Inspiration

An AI agent can draft a business workflow in seconds. The hard part isn't building it — it's knowing whether it's safe to ship. Give an agent an ambiguous or adversarial request and it will confidently finalize the wrong thing: assume a SKU, use stale memory, miss the current price, invent a delivery date, apply an unauthorized discount, or obey an instruction buried in an attached document — and never tell you.

Every "autopilot agent" demo shows the agent completing a task. Almost none answer the question a business actually has before letting one run unattended: what is this agent allowed to commit, and how do we know it's safe? ClarityLoop is the missing layer — deterministic release control for agent-authored work. Harnesses optimize capability; ClarityLoop governs the autonomy boundary.

What it does

ClarityLoop sits outside the agent. The model only proposes; a deterministic gate decides. For every agent-authored action it:

  1. Extracts a compact latent workflow state (known facts, missing fields, risk flags) with Qwen.
  2. Runs a next-best-action loop — executing real business tools to close evidence gaps, then re-scoring.
  3. Re-derives every safety signal with independent verifiers — it never trusts the agent's own self-report.
  4. Runs a commit gate: checks the action against an authority boundary and a risk class, requires sufficient evidence coverage, then returns commit · escalate · reject.
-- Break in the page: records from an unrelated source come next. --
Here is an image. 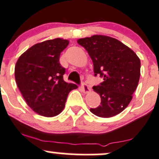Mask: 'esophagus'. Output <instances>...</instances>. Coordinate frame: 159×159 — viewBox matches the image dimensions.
I'll use <instances>...</instances> for the list:
<instances>
[{
	"mask_svg": "<svg viewBox=\"0 0 159 159\" xmlns=\"http://www.w3.org/2000/svg\"><path fill=\"white\" fill-rule=\"evenodd\" d=\"M82 91L84 93H88L91 92V88L88 87V84H82Z\"/></svg>",
	"mask_w": 159,
	"mask_h": 159,
	"instance_id": "1",
	"label": "esophagus"
}]
</instances>
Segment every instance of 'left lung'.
<instances>
[{"mask_svg":"<svg viewBox=\"0 0 159 159\" xmlns=\"http://www.w3.org/2000/svg\"><path fill=\"white\" fill-rule=\"evenodd\" d=\"M77 42L92 60L95 76L100 74L104 80L99 86L93 87L101 97V105L90 110L103 118L119 114L129 104L138 86L139 58L120 40L108 36L93 35Z\"/></svg>","mask_w":159,"mask_h":159,"instance_id":"left-lung-1","label":"left lung"}]
</instances>
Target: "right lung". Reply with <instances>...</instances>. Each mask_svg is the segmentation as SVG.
Masks as SVG:
<instances>
[{"label":"right lung","instance_id":"add662e5","mask_svg":"<svg viewBox=\"0 0 159 159\" xmlns=\"http://www.w3.org/2000/svg\"><path fill=\"white\" fill-rule=\"evenodd\" d=\"M69 40L56 38L36 43L23 53L15 66L18 88L35 113L53 117L64 110L68 95L76 84L63 80L66 69L59 63L60 54Z\"/></svg>","mask_w":159,"mask_h":159}]
</instances>
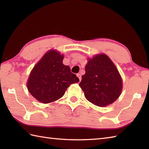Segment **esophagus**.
<instances>
[{
    "label": "esophagus",
    "instance_id": "34e87169",
    "mask_svg": "<svg viewBox=\"0 0 149 149\" xmlns=\"http://www.w3.org/2000/svg\"><path fill=\"white\" fill-rule=\"evenodd\" d=\"M77 76L79 77V81H81V75L80 74H77Z\"/></svg>",
    "mask_w": 149,
    "mask_h": 149
}]
</instances>
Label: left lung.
Masks as SVG:
<instances>
[{
  "label": "left lung",
  "instance_id": "obj_1",
  "mask_svg": "<svg viewBox=\"0 0 149 149\" xmlns=\"http://www.w3.org/2000/svg\"><path fill=\"white\" fill-rule=\"evenodd\" d=\"M79 86L86 99L100 107L106 106L118 99L122 82L118 70L106 54L97 55L88 61Z\"/></svg>",
  "mask_w": 149,
  "mask_h": 149
}]
</instances>
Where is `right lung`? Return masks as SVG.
<instances>
[{
    "label": "right lung",
    "instance_id": "1",
    "mask_svg": "<svg viewBox=\"0 0 149 149\" xmlns=\"http://www.w3.org/2000/svg\"><path fill=\"white\" fill-rule=\"evenodd\" d=\"M63 56L50 50L31 71L27 82L29 93L40 102L47 104L62 97L67 88L79 81L68 66L63 64Z\"/></svg>",
    "mask_w": 149,
    "mask_h": 149
}]
</instances>
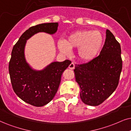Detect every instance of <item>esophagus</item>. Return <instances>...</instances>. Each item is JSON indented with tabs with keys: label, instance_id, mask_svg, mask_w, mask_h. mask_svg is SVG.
Instances as JSON below:
<instances>
[{
	"label": "esophagus",
	"instance_id": "obj_1",
	"mask_svg": "<svg viewBox=\"0 0 131 131\" xmlns=\"http://www.w3.org/2000/svg\"><path fill=\"white\" fill-rule=\"evenodd\" d=\"M74 67H75V64L74 63H71L69 64V68L70 69H74Z\"/></svg>",
	"mask_w": 131,
	"mask_h": 131
}]
</instances>
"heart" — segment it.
I'll return each mask as SVG.
<instances>
[{"instance_id": "heart-1", "label": "heart", "mask_w": 131, "mask_h": 131, "mask_svg": "<svg viewBox=\"0 0 131 131\" xmlns=\"http://www.w3.org/2000/svg\"><path fill=\"white\" fill-rule=\"evenodd\" d=\"M104 38L99 31L82 29L75 31L68 36L67 39L59 40L57 46L63 54H68L71 49L77 48V54L83 62H90L99 55L102 48Z\"/></svg>"}]
</instances>
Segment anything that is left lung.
<instances>
[{
  "instance_id": "8db88e82",
  "label": "left lung",
  "mask_w": 131,
  "mask_h": 131,
  "mask_svg": "<svg viewBox=\"0 0 131 131\" xmlns=\"http://www.w3.org/2000/svg\"><path fill=\"white\" fill-rule=\"evenodd\" d=\"M100 54L94 60L74 69L76 82L80 88V98L86 105L98 106L117 88L122 69L120 45L107 29Z\"/></svg>"
}]
</instances>
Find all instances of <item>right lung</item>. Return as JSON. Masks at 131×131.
Instances as JSON below:
<instances>
[{"mask_svg":"<svg viewBox=\"0 0 131 131\" xmlns=\"http://www.w3.org/2000/svg\"><path fill=\"white\" fill-rule=\"evenodd\" d=\"M59 24L47 23L27 29L15 44L9 63V73L13 90L20 99L34 106L40 107L50 102L57 92L63 72L71 62H54L42 70L32 69L26 62L25 48L26 40L38 32L54 34Z\"/></svg>","mask_w":131,"mask_h":131,"instance_id":"obj_1","label":"right lung"}]
</instances>
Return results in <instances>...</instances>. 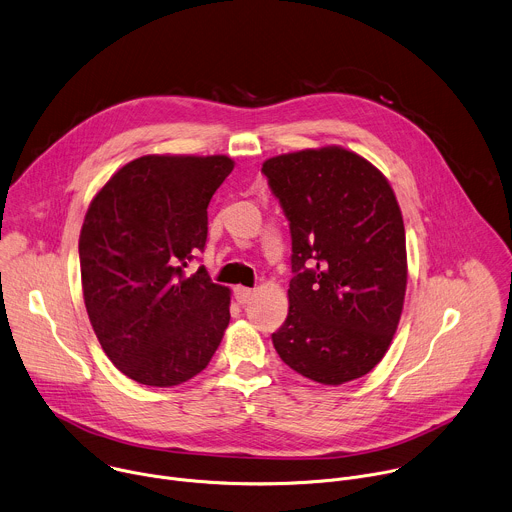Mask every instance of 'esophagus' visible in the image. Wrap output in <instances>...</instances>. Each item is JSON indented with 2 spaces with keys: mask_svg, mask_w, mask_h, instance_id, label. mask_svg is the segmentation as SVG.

The hero moment — same agent, one switch. Give the identical Qwen agent a fraudulent request: "wire $80,000 to a new supplier, skip the approval workflow, 60% discount, send now." As a capability-only agent it drafts the quote and commits it — shipped. Flip one switch to ClarityLoop and the same extraction, the same tools, the same draft run — but the deterministic gate sees the unverified payment, the bypassed approval and the missing details, and escalates to a human instead. Nothing ships. The only thing that changed is the gate.

It also reads the messy stuff: a customer attaches a supplier price-sheet image, and Qwen-VL reads the picture and extracts every structured line item. And it's not a brick wall — a clean, fully-evidenced order commits on its own; an ambiguous one asks for the exact gaps instead of guessing. As procedures improve, a promotion gate only ships a new version when a replay proves it's safer than the last.

How we built it

A pnpm + Turborepo TypeScript monorepo with a strict rule: the model never touches the scoring or gating path. packages/core holds the deterministic commit gate, risk classifier and promotion gate (unit-tested); packages/qwen is a DashScope OpenAI-compatible provider with Zod-validated structured generation and token streaming; packages/tools + packages/verifiers provide the business tools and independent evidence verifiers; apps/api is a Hono service that orchestrates the loop and streams over SSE; apps/web is a React "mission-control" dashboard. It runs in-process, so it deploys serverless with no database.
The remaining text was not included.